Tekst:
┄┄┄┄┄┄
HTM PCC 1000

Terug naar Materieel of naar alle Trams

Het model

Maatschappij HTM
Type 1000
Asindeling B'B'
Fabrikant La Brugoise et Nivelles
In dienst 1952
Inzet tram
Model Bachmann 62950
Treinnummer 32 - Tram HTM
Samenstelling  
Aanschaf ± 1997

Inzet

Helaas is deze tram vooralsnog buiten dienst gesteld.

 

Route

Dit model van de oude Haagse tram PCC 1000 reed op de regionale tramlijn over Sittard, Heerlen en Maastricht.

 


Grote voorbeeld

In 1949 werd aan de Haagse tram (HTM) de eerste PCC-car afgeleverd. De PCC-car was een uit de Verenigde Staten afkomstig tramtype. De benaming "PCC" staat voor Presidents' Conference Committee-Car. Tot en met 1975 werden er 234 trams van het type PCC in dienst gesteld. In 1993 gingen de laatste exemplaren buiten dienst.

Serie 1001-1002

In juli 1949 werd de eerste PCC, 199, in Den Haag afgeleverd. Deze PCC-car was door constructiebedrijf La Brugeoise et Nicaise & Delcuve (BND), het latere La Brugeoise et Nivelles (BN) in Brugge gebouwd. De 199 werd al spoedig vernummerd in 1001. In december 1949 werd de tweede PCC, 1002, afgeleverd; deze kwam in januari 1950 in dienst. Beide trams waren geassembleerd uit bouwpakketten die in de Verenigde Staten waren geproduceerd en identiek waren aan een serie PCC's voor Detroit (Michigan). Ze behoorden tot het model Postwar PCC 1945 van de Saint Louis Car Company met een elektrische installatie van Westinghouse naar het voorbeeld van wagen 1600 voor Pittsburgh. Ze werden door BND aangepast aan de eisen die de HTM stelde. Zo werden de wagenbakken smaller en korter gemaakt. Beide wagens waren - evenals alle volgende Haagse PCC's - eenrichtingsvoertuigen en konden alleen ingezet worden op lijnen die bij de eindpunten van een keerlus of keerdriehoek waren voorzien.
┄┄┄┄┄┄
Datasetitems:
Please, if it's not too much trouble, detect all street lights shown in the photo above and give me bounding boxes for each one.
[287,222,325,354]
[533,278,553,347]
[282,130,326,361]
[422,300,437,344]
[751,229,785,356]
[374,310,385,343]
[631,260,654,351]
┄┄┄┄┄┄
Schriftelijke opdracht A: Geef uit de tekst over de HTM PCC 1000 letterlijk het gedeelte terug tussen "Helaas is deze" en "exemplaren buiten dienst.", beide inbegrepen.
Schriftelijke opdracht B: Hervat de tekst over de HTM PCC 1000 vanaf de plek waar die ophoudt.
De items vormen afzonderlijk materiaal, los van de tekst over de HTM PCC 1000.

Uitkomst oefening A:
Helaas is deze tram vooralsnog buiten dienst gesteld.

 

Route

Dit model van de oude Haagse tram PCC 1000 reed op de regionale tramlijn over Sittard, Heerlen en Maastricht.

 


Grote voorbeeld

In 1949 werd aan de Haagse tram (HTM) de eerste PCC-car afgeleverd. De PCC-car was een uit de Verenigde Staten afkomstig tramtype. De benaming "PCC" staat voor Presidents' Conference Committee-Car. Tot en met 1975 werden er 234 trams van het type PCC in dienst gesteld. In 1993 gingen de laatste exemplaren buiten dienst.

Uitkomst oefening B:
 

Opvallend aan de Postwar PCC 1945 (en dus ook aan de 1001 en 1002) waren de vele kleine zijruitjes met daarboven zogenaamde standee windows (kleine bovenraampjes voor de staande passagiers). Hierdoor kwamen deze Haagse PCC's erg Amerikaans over. Verder bezaten ze een voorinstap en achteruitstap, terwijl een middenuitstap ontbrak. Achterin de trams was een plaatsje gereserveerd voor een zittende conducteur. Later verdween deze conducteurszitplaats, omdat de HTM overging op het eenmanwagen-principe. De 1001 en 1002 hadden soepel geveerde draaistellen van het type 'B3'. Later werden ze, na problemen bij de reizigers, wat stugger afgeveerd.

 

Begin jaren '70 waren de 1001 en 1002 door de afwijkende deurindeling zorgenkindjes geworden. Het ontbreken van een middenuitstap bemoeilijkte de doorstroming van reizigers. Ze werden dan ook nog sporadisch ingezet, maar konden nog niet gemist worden. In 1974-'75 werden zij door de HTM zelf grondig gerenoveerd. Uiterlijk werden zij gelijk gemaakt aan de nieuwe 1300-serie, maar ze behielden hun smallere wagenbak, zoals de 1100-serie. Door het aanbrengen van Scharfenbergkoppelingen en stuurstroomverbindingen konden ze voortaan ook in treinschakeling rijden, met elkaar of met een 1100 of 1300 (in dat laatste geval alleen als tweede wagen).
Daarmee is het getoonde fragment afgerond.